Bloco de texto -
Sessenta e nove anos de vida foram insuficientes para que o Brasil avaliasse a jóia intelectual que detinha. Maurício Tragtenberg, filósofo e cientista político, destacou-se como um grande pensador brasileiro. Que o diga seu amigo, o jornalista e crítico de arte Antonio Candido. "Maurício Tragtenberg é reconhecido nas ciências sociais, mas poderia ter atuado em qualquer ciência humana".
O Prof. Dr. Antônio Ozaí da Silva, da Universidade Estadual de Maringá (UEM), que estuda há seis anos a produção de Tragtenberg, corrobora a opinião de Cândido e vai além: "Maurício foi um exemplo de cientista, professor e pesquisador. A dúvida e o espírito crítico eram seus companheiros". Para buscar soluções é que Tragtenberg lia ininterruptamente.
Tornou-se um acadêmico mesmo tendo estudado somente até a terceira série do ensino fundamental. Foi autodidata, um apaixonado por livros tantos clássicos como obscuros da literatura e da área de humanidades, que devorava na biblioteca municipal Mário de Andrade, em São Paulo e em sebos.
Curiosamente, despertou seu gosto pela leitura a convite do intelectual brasileiro Florestan Fernandes, que lhe apresentou uma obra de Max Weber quando trabalhavam no Café Pinguim durante a década de 1930, este como garçom e outro como faxineiro. Antônio Ozaí conta que Tragtenberg chegou a dilemas como comprar um livro ou uma calça. Optou pela calça e se arrependeu, quando não mais viu o exemplar na prateleira do sebo.
A compulsão pela palavra escrita somada à facilidade de guardar nomes e citações, fizeram-no ser lembrado por um saber enciclopédico. Para a Profª. Drª. Dóris Accioly e Silva, da UNESP de Marília, e co-organizadora da biografia de Maurício Tragtenberg, o vasto conhecimento do filósofo era presenciado em sala de aula. "Ele não era popular entre os alunos. Falava muito, citava bastante gente e não seguia ordem cronológica nas explicações".

Material fornecido -
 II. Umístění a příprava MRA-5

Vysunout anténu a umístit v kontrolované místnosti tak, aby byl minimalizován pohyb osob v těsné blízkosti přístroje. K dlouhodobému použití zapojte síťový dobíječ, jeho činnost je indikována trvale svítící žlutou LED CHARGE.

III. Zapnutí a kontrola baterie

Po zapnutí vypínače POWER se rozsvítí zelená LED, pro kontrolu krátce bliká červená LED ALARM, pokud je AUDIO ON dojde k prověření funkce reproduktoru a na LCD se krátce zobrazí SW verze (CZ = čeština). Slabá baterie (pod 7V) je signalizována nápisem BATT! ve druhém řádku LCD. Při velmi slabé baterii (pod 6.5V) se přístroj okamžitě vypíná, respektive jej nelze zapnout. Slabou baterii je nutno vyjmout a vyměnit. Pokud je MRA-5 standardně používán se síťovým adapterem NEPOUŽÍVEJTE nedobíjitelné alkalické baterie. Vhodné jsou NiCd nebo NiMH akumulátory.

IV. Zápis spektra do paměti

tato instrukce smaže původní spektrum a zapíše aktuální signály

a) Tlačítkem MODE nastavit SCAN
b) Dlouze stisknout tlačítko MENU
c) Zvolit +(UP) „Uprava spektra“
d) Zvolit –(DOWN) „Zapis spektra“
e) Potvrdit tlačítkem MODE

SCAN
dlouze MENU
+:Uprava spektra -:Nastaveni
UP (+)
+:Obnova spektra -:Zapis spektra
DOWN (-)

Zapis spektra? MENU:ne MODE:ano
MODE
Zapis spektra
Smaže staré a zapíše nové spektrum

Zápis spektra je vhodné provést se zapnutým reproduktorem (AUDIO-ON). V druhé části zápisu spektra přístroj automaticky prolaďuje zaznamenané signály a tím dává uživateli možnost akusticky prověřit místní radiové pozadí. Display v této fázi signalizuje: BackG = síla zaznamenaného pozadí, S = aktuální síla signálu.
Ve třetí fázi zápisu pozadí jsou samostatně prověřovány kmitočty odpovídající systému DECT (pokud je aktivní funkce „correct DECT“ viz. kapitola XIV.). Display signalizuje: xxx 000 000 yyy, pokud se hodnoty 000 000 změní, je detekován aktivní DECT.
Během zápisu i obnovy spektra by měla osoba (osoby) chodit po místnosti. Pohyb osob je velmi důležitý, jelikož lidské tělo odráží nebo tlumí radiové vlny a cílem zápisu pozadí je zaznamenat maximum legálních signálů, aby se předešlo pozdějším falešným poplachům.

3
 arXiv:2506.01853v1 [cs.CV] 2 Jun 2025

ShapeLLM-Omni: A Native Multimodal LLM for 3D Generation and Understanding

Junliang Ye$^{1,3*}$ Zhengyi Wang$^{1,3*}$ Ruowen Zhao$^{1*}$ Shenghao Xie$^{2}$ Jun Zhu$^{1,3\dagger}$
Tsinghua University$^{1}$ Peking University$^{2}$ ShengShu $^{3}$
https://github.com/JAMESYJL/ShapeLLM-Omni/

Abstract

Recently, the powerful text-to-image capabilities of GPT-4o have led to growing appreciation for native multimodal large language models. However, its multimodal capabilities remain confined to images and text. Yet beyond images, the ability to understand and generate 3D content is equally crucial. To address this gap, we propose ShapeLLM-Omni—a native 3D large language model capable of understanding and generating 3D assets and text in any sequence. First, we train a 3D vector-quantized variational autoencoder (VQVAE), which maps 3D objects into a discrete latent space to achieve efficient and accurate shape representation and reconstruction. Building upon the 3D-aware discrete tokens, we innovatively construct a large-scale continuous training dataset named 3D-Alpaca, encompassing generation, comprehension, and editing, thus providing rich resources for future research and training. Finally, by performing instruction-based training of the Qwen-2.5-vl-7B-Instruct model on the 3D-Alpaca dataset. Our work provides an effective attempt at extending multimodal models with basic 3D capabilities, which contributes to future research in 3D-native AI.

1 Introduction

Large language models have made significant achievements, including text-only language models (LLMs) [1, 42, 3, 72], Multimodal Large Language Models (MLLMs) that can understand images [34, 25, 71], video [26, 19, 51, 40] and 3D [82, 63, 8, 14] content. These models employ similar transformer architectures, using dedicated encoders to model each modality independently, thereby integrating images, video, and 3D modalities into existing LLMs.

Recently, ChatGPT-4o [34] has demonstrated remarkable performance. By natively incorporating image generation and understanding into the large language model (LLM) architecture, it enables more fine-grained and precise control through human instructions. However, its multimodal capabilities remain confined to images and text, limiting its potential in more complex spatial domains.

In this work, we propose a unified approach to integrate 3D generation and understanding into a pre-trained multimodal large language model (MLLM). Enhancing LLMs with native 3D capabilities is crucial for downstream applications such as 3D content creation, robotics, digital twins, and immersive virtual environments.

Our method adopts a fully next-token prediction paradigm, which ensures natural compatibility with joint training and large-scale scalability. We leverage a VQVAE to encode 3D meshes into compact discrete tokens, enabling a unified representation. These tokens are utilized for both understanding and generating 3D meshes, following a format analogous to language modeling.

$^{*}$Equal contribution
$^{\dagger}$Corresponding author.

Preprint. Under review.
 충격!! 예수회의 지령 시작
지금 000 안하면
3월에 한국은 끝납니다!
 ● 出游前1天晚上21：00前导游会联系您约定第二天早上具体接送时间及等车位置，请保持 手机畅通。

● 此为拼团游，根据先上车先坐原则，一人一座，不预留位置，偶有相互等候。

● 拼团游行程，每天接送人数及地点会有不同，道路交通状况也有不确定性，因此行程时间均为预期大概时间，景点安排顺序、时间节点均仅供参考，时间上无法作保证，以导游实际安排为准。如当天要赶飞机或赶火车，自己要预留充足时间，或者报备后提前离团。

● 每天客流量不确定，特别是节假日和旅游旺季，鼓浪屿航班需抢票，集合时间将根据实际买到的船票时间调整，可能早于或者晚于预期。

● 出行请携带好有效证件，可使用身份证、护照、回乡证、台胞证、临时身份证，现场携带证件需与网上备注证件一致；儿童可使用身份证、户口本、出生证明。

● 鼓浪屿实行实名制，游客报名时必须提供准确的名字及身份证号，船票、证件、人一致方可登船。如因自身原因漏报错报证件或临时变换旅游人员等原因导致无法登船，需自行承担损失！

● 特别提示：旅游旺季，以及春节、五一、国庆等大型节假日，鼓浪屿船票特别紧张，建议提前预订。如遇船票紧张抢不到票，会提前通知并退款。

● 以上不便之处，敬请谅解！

Ação necessária - Reescreva o trecho do texto sobre Maurício Tragtenberg entre "Curiosamente, despertou seu" e "prateleira do sebo.", inclusive, substituindo "calça" por "camisa".

Resposta do exercício -
Curiosamente, despertou seu gosto pela leitura a convite do intelectual brasileiro Florestan Fernandes, que lhe apresentou uma obra de Max Weber quando trabalhavam no Café Pinguim durante a década de 1930, este como garçom e outro como faxineiro. Antônio Ozaí conta que Tragtenberg chegou a dilemas como comprar um livro ou uma camisa. Optou pela camisa e se arrependeu, quando não mais viu o exemplar na prateleira do sebo.